◆ To do:
Look for "United States, site lebec_CA-03." in the entries below. Then write out exactly the line that holds it and every line after it, to the last, and nothing else.

╭─ Records to use

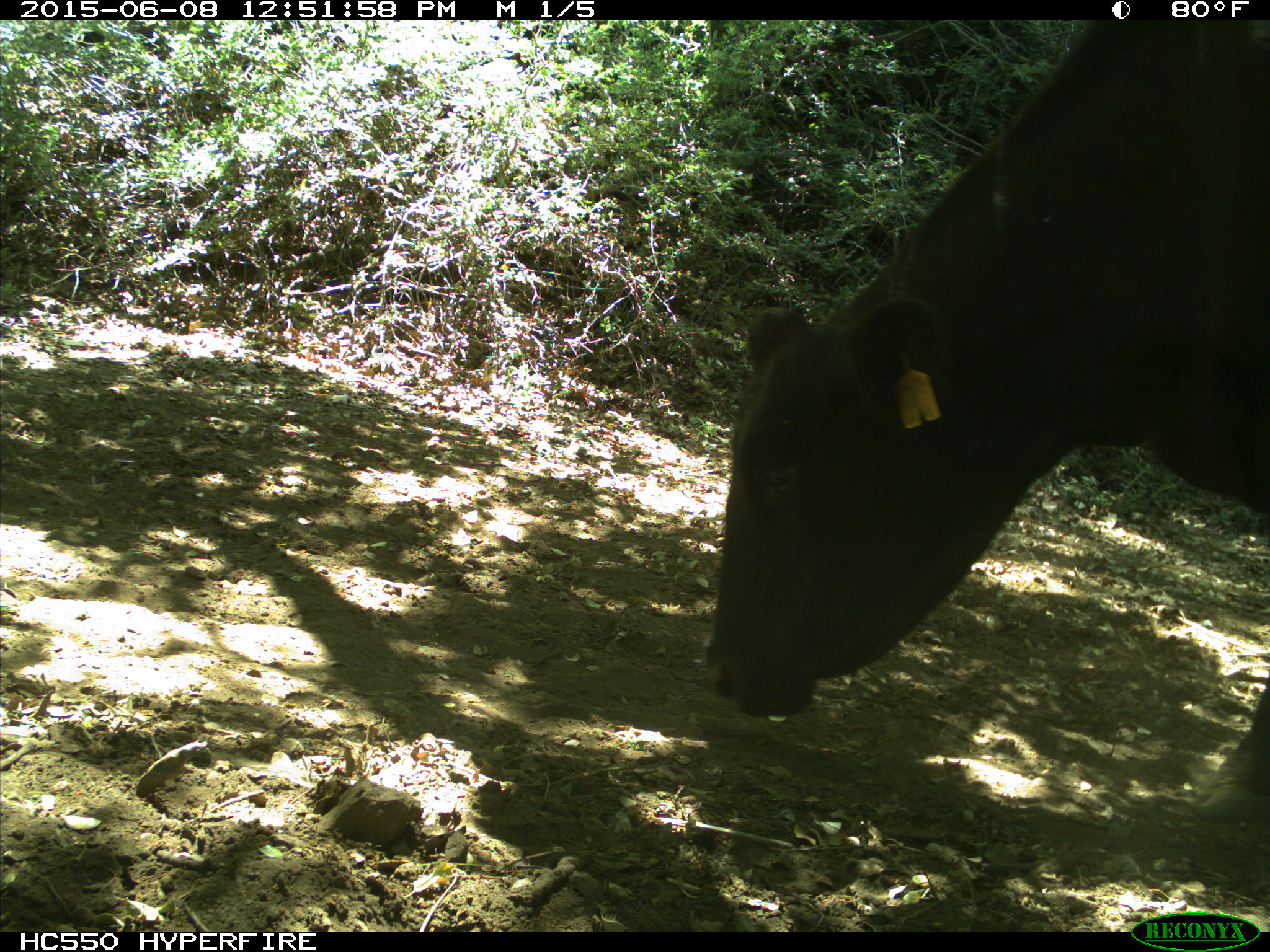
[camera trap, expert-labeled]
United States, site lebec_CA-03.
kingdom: Animalia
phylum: Chordata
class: Mammalia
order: Artiodactyla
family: Bovidae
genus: Bos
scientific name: Bos taurus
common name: domestic cow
Bos taurus (domestic cow).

╰─

◆ Solution to this problem:
United States, site lebec_CA-03.
kingdom: Animalia
phylum: Chordata
class: Mammalia
order: Artiodactyla
family: Bovidae
genus: Bos
scientific name: Bos taurus
common name: domestic cow
Bos taurus (domestic cow).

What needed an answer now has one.